O dólar iniciou esta segunda-feira (2) em alta firme frente ao real, em meio ao aumento da aversão ao risco nos mercados internacionais após os ataques de Estados Unidos e Israel contra o Irã no fim de semana.
Às 9h26, o dólar à vista subia 0,85%, sendo negociado a R$ 5,1782. Na B3, o contrato futuro com vencimento em abril avançava 0,93%, cotado a R$ 5,2185.
A escalada do conflito no Oriente Médio impulsionou uma alta superior a 8% nos preços do petróleo e pressionou bolsas internacionais, especialmente na Europa. Em cenários de incerteza geopolítica, investidores costumam migrar para ativos considerados mais seguros, como o dólar e o ouro.
Apesar de o Brasil ser exportador relevante de petróleo — o que, em tese, poderia favorecer o real — o ambiente de risco global falou mais alto na abertura da sessão. Analistas destacam que o fluxo internacional priorizou liquidez e proteção, fortalecendo a moeda norte-americana frente a diversas divisas emergentes.

- **O que fazer**
[1] Reproduza sem alterações o trecho da notícia que vai de "O dólar iniciou" até "fim de semana.", incluindo essas palavras.
[2] Resuma em poucas linhas o parágrafo da notícia que começa com "Apesar de o Brasil ser exportador", mantendo suas informações principais.
[3] Responda com base na notícia:
(a) A que horas o dólar à vista subia 0,85%?
(b) De quanto foi a alta nos preços do petróleo?
(c) Qual era o mês de vencimento do contrato futuro na B3?
Os registros vêm de uma fonte diferente da notícia.

- **Lista de dados**

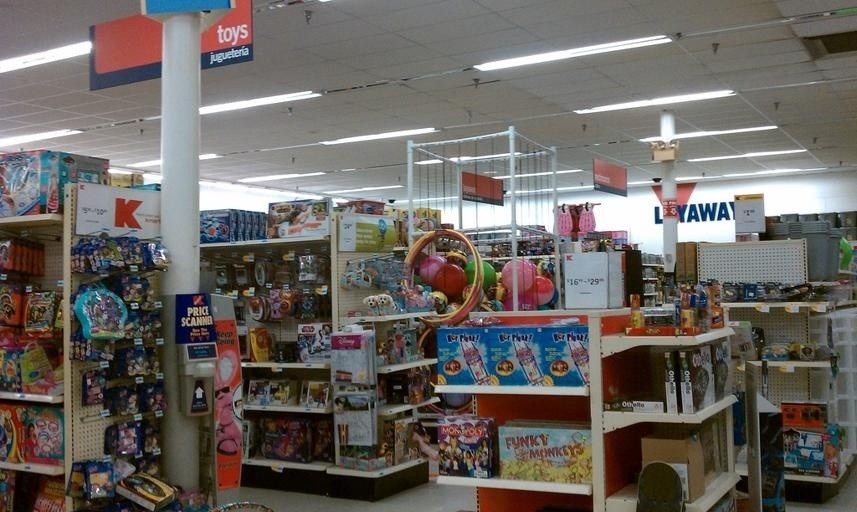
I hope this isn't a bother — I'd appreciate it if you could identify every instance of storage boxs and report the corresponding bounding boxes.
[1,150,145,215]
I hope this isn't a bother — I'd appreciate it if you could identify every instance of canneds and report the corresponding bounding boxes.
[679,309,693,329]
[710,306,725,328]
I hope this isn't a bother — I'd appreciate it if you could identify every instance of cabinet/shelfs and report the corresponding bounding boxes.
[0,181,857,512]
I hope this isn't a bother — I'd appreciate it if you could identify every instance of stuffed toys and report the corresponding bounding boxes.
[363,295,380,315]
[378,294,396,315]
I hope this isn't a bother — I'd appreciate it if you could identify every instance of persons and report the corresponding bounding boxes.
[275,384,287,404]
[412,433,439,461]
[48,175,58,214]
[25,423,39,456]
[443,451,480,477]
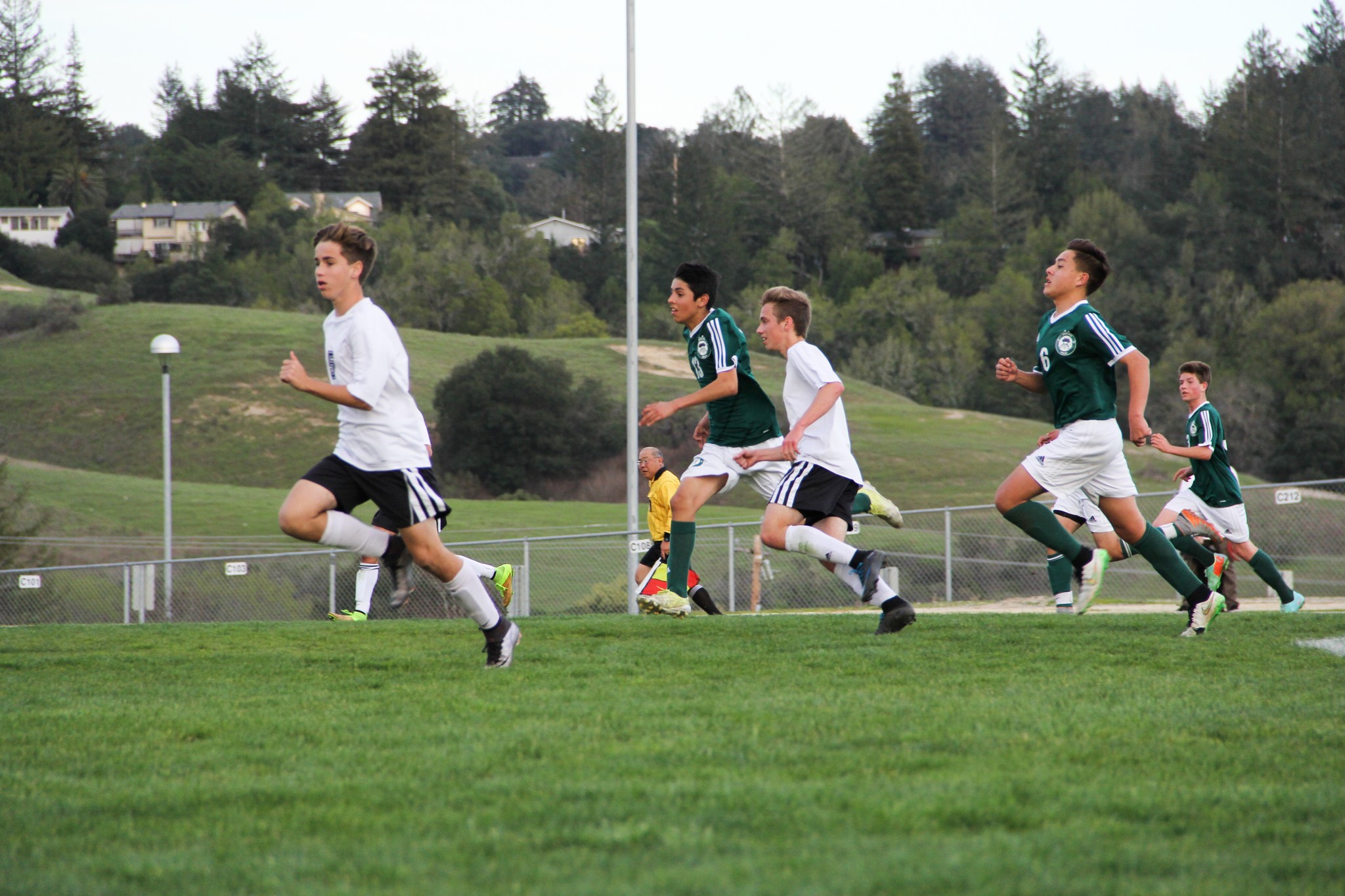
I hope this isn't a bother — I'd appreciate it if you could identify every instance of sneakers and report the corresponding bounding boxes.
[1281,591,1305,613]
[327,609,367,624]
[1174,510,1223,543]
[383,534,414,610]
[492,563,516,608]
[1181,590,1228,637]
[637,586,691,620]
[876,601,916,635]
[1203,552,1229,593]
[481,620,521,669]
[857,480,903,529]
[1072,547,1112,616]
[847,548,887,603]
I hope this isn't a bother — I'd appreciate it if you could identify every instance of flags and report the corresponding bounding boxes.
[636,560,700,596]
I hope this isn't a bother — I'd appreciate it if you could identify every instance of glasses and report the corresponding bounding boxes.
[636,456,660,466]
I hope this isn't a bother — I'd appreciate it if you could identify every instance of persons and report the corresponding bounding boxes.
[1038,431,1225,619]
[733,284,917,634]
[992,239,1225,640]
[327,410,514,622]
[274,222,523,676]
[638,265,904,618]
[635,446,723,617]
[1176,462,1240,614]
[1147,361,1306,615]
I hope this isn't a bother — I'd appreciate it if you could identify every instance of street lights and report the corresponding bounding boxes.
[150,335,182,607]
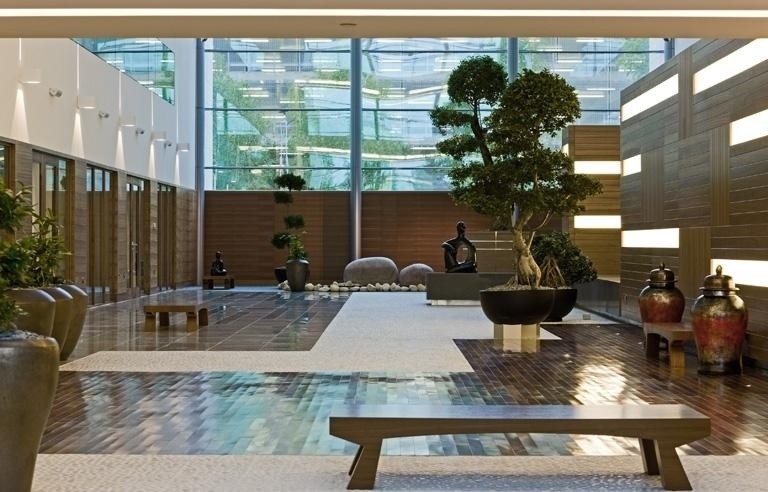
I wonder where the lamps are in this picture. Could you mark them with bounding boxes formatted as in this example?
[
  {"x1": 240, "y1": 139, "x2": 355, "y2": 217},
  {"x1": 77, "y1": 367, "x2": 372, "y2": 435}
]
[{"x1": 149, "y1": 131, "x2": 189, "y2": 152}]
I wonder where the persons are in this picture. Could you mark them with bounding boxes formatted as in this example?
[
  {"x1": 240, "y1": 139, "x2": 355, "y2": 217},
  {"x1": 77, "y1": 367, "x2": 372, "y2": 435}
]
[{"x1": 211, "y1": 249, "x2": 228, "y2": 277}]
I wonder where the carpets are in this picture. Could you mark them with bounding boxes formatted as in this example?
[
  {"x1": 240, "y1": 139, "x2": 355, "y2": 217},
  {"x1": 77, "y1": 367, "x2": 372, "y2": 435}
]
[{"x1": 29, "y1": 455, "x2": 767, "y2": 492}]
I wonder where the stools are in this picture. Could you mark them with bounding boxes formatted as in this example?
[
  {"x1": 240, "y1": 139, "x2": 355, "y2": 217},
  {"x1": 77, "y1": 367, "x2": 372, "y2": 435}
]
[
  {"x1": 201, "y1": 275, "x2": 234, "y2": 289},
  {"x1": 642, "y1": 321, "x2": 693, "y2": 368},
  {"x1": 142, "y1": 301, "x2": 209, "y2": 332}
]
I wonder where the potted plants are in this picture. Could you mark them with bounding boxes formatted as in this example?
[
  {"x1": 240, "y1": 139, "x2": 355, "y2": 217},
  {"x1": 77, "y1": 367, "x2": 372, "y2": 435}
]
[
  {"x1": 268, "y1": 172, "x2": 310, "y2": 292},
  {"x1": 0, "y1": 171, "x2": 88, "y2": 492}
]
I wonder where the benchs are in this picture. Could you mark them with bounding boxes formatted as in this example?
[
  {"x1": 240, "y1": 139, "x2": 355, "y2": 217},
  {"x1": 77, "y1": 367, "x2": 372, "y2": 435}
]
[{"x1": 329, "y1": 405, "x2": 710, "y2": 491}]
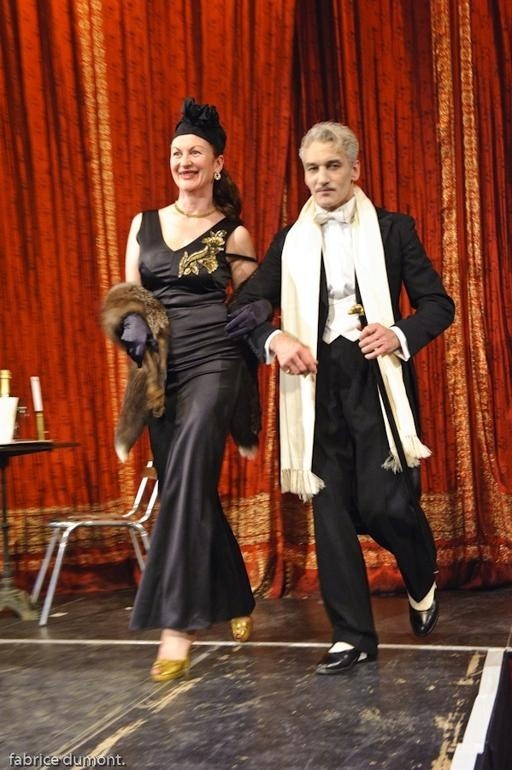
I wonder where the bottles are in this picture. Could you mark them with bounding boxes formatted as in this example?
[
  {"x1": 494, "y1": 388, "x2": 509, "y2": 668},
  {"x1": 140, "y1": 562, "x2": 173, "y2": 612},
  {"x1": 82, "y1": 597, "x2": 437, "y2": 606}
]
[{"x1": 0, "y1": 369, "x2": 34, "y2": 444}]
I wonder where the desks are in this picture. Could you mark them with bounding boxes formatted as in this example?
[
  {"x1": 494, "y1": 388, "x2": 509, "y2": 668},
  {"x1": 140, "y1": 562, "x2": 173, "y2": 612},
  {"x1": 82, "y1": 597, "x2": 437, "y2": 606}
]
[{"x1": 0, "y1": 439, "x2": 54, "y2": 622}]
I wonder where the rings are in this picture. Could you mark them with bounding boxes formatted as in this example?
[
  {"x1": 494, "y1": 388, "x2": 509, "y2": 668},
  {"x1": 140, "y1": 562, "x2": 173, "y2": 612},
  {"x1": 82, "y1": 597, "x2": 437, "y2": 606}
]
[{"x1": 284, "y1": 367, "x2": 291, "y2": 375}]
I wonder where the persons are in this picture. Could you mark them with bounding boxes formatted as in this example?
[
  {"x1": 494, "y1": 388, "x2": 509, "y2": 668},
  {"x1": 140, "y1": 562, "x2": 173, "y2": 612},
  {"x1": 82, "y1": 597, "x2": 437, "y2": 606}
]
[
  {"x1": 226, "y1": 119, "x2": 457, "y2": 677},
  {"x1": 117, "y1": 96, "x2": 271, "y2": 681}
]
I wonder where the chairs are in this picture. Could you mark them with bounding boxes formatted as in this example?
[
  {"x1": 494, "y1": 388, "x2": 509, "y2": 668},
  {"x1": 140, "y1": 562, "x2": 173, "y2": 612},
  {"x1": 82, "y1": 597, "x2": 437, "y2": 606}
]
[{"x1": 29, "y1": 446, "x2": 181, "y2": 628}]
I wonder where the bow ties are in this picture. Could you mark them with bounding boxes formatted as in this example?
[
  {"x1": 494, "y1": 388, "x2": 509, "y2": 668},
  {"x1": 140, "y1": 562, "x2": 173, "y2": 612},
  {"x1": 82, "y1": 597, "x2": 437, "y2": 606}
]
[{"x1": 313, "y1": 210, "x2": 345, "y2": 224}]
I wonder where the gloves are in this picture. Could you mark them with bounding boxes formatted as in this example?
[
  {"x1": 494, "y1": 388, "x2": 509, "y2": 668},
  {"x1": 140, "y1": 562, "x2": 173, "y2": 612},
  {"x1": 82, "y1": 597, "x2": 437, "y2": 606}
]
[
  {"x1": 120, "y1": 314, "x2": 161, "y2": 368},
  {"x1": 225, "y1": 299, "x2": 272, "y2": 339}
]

- **Respostas por item**
[1]
O dólar iniciou esta segunda-feira (2) em alta firme frente ao real, em meio ao aumento da aversão ao risco nos mercados internacionais após os ataques de Estados Unidos e Israel contra o Irã no fim de semana.

[2] Embora o Brasil seja um exportador relevante de petróleo, o que em tese favoreceria o real, o risco global prevaleceu na abertura. Segundo analistas, o fluxo internacional buscou liquidez e proteção, o que fortaleceu o dólar frente a várias moedas emergentes.

[3]
(a) Às 9h26.
(b) Superior a 8%.
(c) Abril.